#### Prompt:
Reproduce exactly, from the line containing "Plasmodium falciparum-infected red", every line down to the end of the data below.

Top of Data below

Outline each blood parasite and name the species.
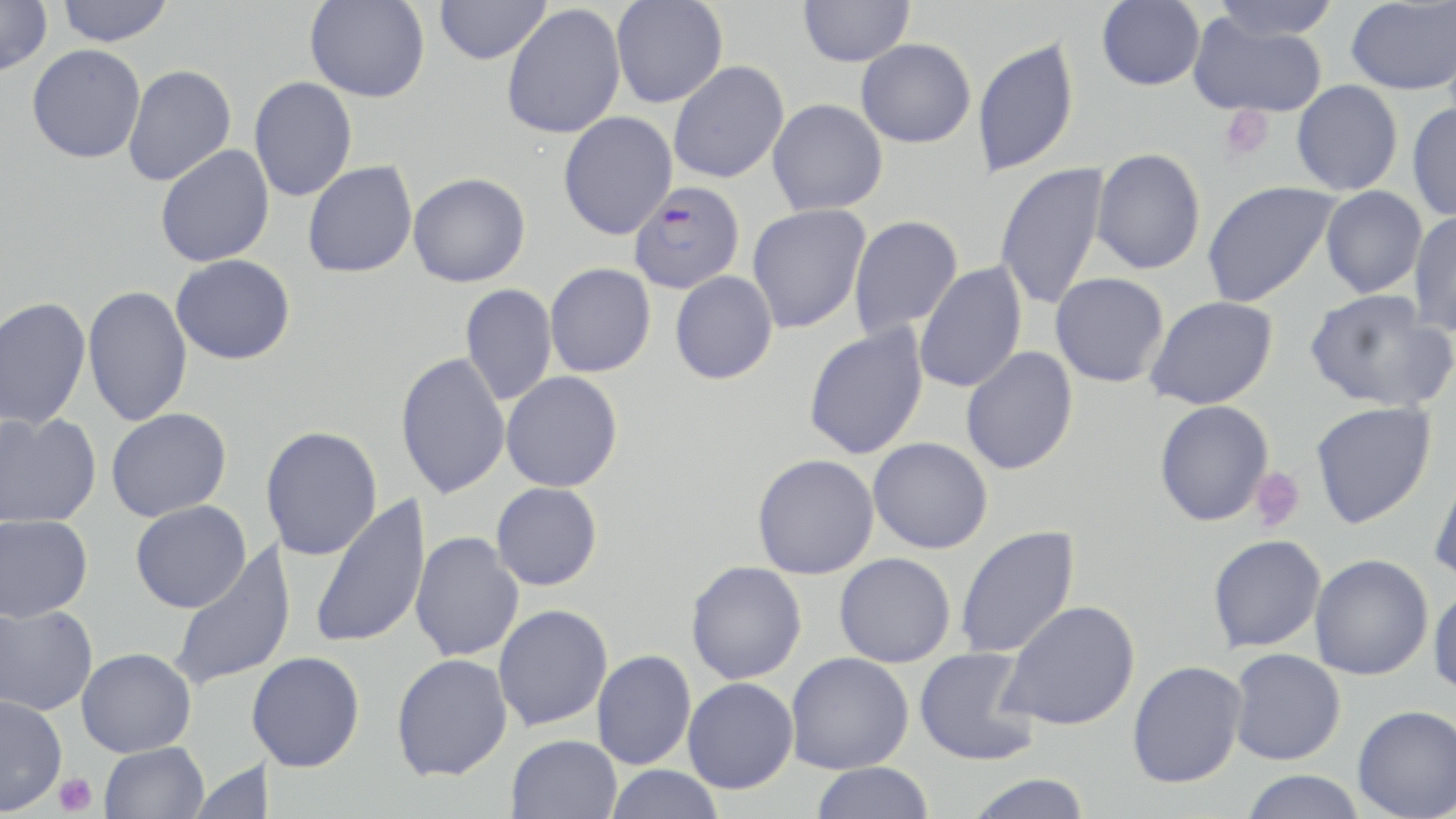
Approximate bounding boxes as (x1,y1)-(x2,y2) corner pairs in pixels.
Plasmodium falciparum-infected red blood cells: (629,181)-(745,294).
No Plasmodium ovale, Plasmodium malariae, Plasmodium vivax, Babesia divergens, or Trypanosoma brucei observed.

Bottom of Data below

#### Written reply:
Plasmodium falciparum-infected red blood cells: (629,181)-(745,294).
No Plasmodium ovale, Plasmodium malariae, Plasmodium vivax, Babesia divergens, or Trypanosoma brucei observed.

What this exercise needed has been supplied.